** Opening Excerpt block **
Neonatal tolerance to a Th2-mediated autoimmune disease generates CD8+ Tc1 regulatory cells.

Immunological tolerance can be achieved in animals by exposure of newborn to a foreign antigen. Depending on the dose and timing of the antigenic challenge, tolerance has been reported to result in clonal deletion, anergy or active suppression. In this latter case, regulatory T cells prevent autoimmunity by suppressing the reactivity of pathogenic self-reactive T cells. We have previously reported the generation of a neonatal, mercury-specific, and dominant tolerance to autoimmunity induced by mercury salts in rats. Chronic exposure to mercury salts can lead to SLE-like autoimmune responses, mediated by autoreactive CD4+ Th2 cells, that regulate and are followed by a resistant state mediated by protective CD8+ T cells. The aim of the study was to compare the resistance to the neonatal tolerance to mercury disease, and to further characterize the CD8+ T cells endowed with regulatory capacity in the neonatal tolerance model. We report here that resistance to mercury disease is long lasting and not mercury-specific, suggesting that different CD8+ T cells are involved in resistance and neonatal tolerance, and that regulatory CD8+ Tc1 cells generated in tolerance are required to control the CD8- cell population from developing Th2-mediated autoimmunity. Upon mercury recall, CD8+ CD45RC(high) T cells, that represent the Tc1 subset in the rat, expanded and were polarized towards IFNgamma production. Interestingly, identical results were obtained with the CD8+ CD25+T cell population. Substantial amounts of FasL gene expression were detected in CD8+ T lymphocytes upon recall with the tolerogen. AICD may be one of the regulatory mechanisms used by these regulatory CD8+ Tc1 cells that control neonatal tolerance to a Th2-mediated autoimmune disorder.
** Closing Excerpt block **
** Opening Study material block **
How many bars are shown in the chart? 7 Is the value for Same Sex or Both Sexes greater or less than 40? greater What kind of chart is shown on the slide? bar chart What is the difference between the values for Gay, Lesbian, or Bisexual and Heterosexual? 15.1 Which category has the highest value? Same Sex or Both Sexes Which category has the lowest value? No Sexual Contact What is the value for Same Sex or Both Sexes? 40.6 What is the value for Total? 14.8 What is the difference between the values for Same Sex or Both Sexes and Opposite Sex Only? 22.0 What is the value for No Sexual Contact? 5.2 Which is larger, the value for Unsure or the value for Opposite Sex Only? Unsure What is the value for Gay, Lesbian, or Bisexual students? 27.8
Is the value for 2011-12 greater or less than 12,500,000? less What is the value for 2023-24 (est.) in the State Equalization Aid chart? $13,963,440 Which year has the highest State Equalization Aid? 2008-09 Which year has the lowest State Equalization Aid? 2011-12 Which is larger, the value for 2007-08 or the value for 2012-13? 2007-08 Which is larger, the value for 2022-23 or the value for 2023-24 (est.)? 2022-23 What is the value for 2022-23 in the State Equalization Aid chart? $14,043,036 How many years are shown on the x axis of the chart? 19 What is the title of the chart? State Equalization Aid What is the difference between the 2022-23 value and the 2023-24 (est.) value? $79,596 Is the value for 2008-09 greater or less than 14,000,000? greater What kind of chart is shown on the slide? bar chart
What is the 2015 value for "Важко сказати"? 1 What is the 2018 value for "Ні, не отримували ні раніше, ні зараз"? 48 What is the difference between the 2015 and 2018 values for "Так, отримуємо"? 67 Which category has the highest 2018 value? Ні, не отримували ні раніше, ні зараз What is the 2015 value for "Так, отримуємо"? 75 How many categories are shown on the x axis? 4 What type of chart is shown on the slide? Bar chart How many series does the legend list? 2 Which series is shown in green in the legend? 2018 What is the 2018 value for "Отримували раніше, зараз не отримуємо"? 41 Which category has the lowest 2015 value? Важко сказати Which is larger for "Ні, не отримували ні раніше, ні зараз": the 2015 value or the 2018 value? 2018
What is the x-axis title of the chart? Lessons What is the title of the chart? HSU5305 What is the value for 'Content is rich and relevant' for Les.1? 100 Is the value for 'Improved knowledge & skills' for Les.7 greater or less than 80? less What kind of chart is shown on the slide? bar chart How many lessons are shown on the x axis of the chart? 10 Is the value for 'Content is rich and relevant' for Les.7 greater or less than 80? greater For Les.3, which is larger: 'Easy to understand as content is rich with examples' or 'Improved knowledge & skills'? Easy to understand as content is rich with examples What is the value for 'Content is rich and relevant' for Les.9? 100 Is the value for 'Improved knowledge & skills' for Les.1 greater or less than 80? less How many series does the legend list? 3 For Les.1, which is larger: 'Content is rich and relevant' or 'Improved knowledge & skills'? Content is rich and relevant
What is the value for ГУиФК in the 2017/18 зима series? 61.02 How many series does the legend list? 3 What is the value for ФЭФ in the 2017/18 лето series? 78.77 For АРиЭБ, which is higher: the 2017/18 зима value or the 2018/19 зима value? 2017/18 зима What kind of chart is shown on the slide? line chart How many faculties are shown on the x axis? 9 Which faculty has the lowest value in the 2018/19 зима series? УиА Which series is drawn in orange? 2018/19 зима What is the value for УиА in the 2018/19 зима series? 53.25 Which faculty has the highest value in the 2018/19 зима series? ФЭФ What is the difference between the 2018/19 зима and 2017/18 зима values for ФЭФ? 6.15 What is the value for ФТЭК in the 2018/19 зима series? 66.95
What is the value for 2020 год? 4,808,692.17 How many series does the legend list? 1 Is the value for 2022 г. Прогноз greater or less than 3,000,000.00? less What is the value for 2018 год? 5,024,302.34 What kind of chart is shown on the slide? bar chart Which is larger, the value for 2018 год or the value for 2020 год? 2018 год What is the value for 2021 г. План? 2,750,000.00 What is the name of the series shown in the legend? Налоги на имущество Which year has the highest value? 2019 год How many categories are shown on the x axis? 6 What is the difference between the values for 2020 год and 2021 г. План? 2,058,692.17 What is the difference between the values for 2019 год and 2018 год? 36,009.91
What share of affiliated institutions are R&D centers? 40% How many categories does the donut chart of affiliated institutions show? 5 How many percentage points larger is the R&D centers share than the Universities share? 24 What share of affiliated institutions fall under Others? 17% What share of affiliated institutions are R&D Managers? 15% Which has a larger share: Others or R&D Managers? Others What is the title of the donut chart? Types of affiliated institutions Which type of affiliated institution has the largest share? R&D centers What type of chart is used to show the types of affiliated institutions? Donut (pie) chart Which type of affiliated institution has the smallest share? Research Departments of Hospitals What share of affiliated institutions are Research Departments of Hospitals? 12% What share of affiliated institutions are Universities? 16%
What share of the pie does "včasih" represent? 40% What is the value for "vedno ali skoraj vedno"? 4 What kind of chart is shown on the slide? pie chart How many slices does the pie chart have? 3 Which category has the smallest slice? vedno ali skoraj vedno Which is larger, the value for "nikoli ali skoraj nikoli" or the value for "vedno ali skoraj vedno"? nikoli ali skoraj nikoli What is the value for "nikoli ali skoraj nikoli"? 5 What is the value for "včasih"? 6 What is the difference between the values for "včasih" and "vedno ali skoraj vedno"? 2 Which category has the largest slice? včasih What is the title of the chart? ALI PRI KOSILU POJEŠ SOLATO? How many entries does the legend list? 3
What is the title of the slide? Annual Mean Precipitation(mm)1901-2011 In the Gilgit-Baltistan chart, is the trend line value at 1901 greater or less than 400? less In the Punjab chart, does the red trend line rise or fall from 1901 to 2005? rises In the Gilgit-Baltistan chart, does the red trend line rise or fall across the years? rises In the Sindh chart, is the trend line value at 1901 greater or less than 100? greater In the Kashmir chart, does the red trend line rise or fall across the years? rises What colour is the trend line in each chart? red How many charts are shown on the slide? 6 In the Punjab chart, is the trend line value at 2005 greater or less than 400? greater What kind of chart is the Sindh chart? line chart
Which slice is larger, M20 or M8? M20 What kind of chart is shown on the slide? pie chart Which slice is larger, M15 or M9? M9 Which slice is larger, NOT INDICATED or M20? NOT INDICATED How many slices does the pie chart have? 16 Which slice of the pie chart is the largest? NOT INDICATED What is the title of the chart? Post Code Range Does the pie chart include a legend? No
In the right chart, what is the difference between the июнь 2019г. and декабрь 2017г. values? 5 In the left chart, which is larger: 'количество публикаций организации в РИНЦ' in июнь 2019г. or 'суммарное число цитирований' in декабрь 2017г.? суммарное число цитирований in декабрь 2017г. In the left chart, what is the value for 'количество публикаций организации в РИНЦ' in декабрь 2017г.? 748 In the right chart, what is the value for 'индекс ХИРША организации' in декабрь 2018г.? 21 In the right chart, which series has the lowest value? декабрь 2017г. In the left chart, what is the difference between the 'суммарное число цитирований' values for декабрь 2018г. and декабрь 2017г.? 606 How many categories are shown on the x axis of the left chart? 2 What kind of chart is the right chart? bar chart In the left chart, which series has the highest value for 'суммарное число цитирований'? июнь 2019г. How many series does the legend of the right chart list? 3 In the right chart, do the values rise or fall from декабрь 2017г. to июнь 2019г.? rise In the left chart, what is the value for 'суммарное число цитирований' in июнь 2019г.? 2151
** Closing Study material block **
-- Tasks to perform --
1. In the neonatal tolerance abstract, which rat T cell subset do the CD8+ CD45RC(high) T cells represent?
2. Please explain, in one to three sentences, why the neonatal tolerance abstract concludes that different CD8+ T cells are involved in resistance and in neonatal tolerance.
3. Decide whether each statement agrees with the neonatal tolerance abstract. Answer yes or no and quote the words from the abstract that decide it.
(a) Chronic exposure to mercury salts can cause SLE-like autoimmune responses mediated by CD4+ Th2 cells.
(b) Upon mercury recall, CD8+ CD45RC(high) T cells were polarized toward IL-4 production.
(c) No FasL gene expression was found in CD8+ T lymphocytes upon recall with the tolerogen.

-- Answer section --
1. They represent the Tc1 subset in the rat.

2. Resistance to mercury disease turned out to be long lasting and not mercury-specific. The neonatal tolerance, by contrast, was reported as mercury-specific, which suggests that different CD8+ T cells drive the two states.

3.
(a) Yes: "Chronic exposure to mercury salts can lead to SLE-like autoimmune responses, mediated by autoreactive CD4+ Th2 cells"
(b) No: "expanded and were polarized towards IFNgamma production"
(c) No: "Substantial amounts of FasL gene expression were detected in CD8+ T lymphocytes upon recall with the tolerogen"